OBJECTIVE: To examine the interactions of Enteroaggregative Escherichia coli strains with small and large intestinal mucosa, in order to detect potential alterations in both regions of the digestive tract. METHODS: Enteroaggregative Escherichia coli strains, isolated from stools of infants with persistent diarrhea and the prototype strain 042 (O44:H18), isolated from a child with diarrhea in Lima, Peru (positive control), were analised by light microscopy after in vitro organ culture assay of ileal and colonic mucosa. The interactions between the different enteroaggregative Escherichia coli strains and the ileal and colonic mucosa were analysed. RESULTS: Light microscopy analysis suggested an association of enteroaggregative Escherichia coli strains with the epithelium, inducing alterations. These bacteria adhered to both small and large bowel mucosa. The enteroaggregative Escherichia coli strains induced alterations in those areas where they were directly interacting with the epithelium. In the ileum, some areas showed a secondary internalization. CONCLUSIONS: The enteroaggregative Escherichia coli strains could cause persistent diarrhea inducing alterations in the small intestinal structures, where the digestive-absorptive functions take place. Inflammatory lesions observed in colons could justify the colitis described in some children infected by enteroaggregative Escherichia coli.
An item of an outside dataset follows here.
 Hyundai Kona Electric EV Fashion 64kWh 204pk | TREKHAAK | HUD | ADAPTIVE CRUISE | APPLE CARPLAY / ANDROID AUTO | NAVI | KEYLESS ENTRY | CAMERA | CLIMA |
OBJETIVO: Evaluar interacciones de muestras de Escherichia coli enteroagregativa (EAEC) con tejido intestinal humano, a fin de documentar potenciales alteraciones en distintas regiones del tracto digestivo (intestino delgado distal e intestino grueso) y definir, con eso, su rol en la persistencia del proceso diarreico. MÉTODOS: Muestras de EAEC aislada de las heces de niños con diarrea persistente y la muestra prototipo 042, aislada de un niño con diarrea en Lima, Perú (control positivo) fueron analizadas por microscopía óptica de luz (ML) después de siembra en cultura de órgano in vitro de fragmentos de mucosa ileal y del colon. Fueron analizadas las interacciones entra las distintas cepas de EAEC y las mucosas ileal y del colon. RESULTADOS: El análisis por ML indicó asociación de estos microorganismos con el epitelio, provocando alteraciones. Las cepas estudiadas adhirieron a ambas regiones evaluadas: intestino delgado distal y grueso y causaron alteraciones, especialmente en aquellas áreas donde interactuaron directamente con el epitelio. En el íleo, algunas regiones mostraron internalización secundaria. CONCLUSIÓN: Estos agentes pueden causar diarrea persistente mediante alteraciones en el intestino delgado, donde ocurren las funciones digestivo-absortibas. Las lesiones inflamatorias descritas en la mucosa del colon podrían explicar la colitis descrita en algunos niños infectados por EAEC.